Ghulam Mohammed Khan shares a heart-wrenching tale of a parent’s love, one that is bound by the bond of blood, but from the heart.
He was named Murad, the desired one, a title that clung to him like a birthmark. His parents had crooned it over his cradle, as if to consecrate the miracle of his arrival after years of barren silence. Yet, by the time Murad’s chin sprouted its first wiry hairs, the name felt like a lie. It began with the boys at school, their taunts barbed and casual, “Your father’s prayers couldn’t fill a womb, so who planted the seed, eh?” Then came the marketplace, where shopkeepers’ eyes followed him, their whispers clotting the air like flies. “Look at his nose,” a butcher once muttered to his wife, “too sharp for the old man’s blood.”
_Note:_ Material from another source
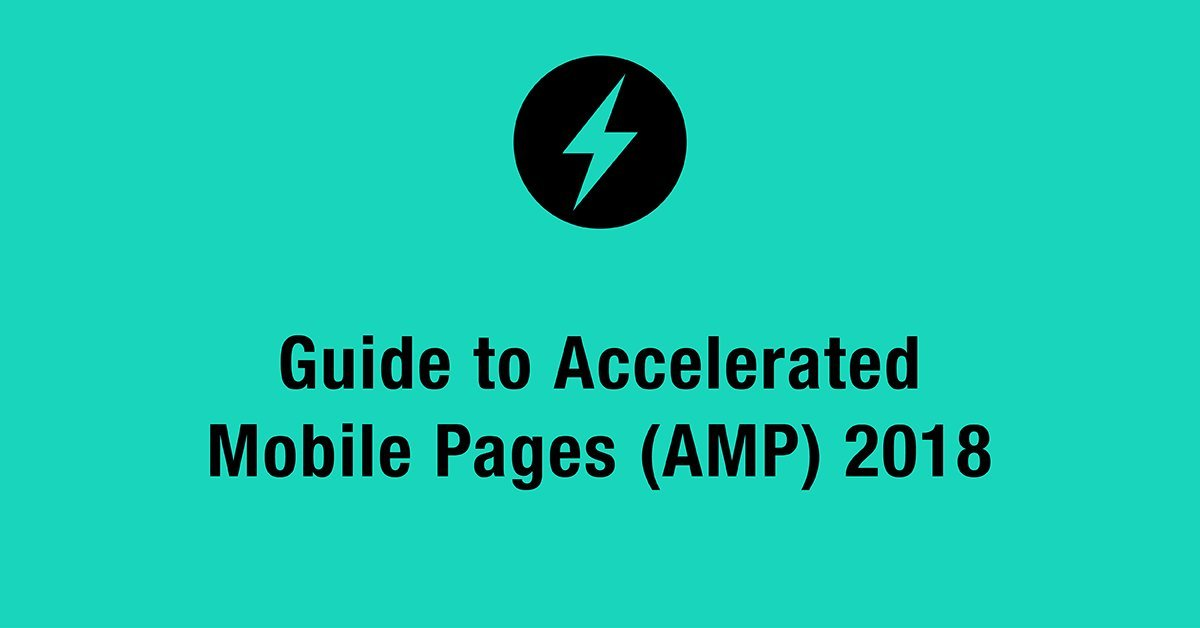Guide to Accelerated Mobile Pages (AMP) 2018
At home, nothing cracked the veneer. His father, a Constable whose beard smelled of sandalwood and sternness, still pressed a trembling hand to Murad’s forehead each dawn, murmuring verses of protection. His mother, a teacher and her hands forever smudged with chalk-dust, saved him the sweetest kheer from her meagre pantry, her love a fortress. Our king, they called him, and he reigned in their small, sun-scorched courtyard, untouchable, adored. But the world beyond their gate carved him into something jagged. A question festered; If he was truly theirs, why did the town carve its verdict into every glance?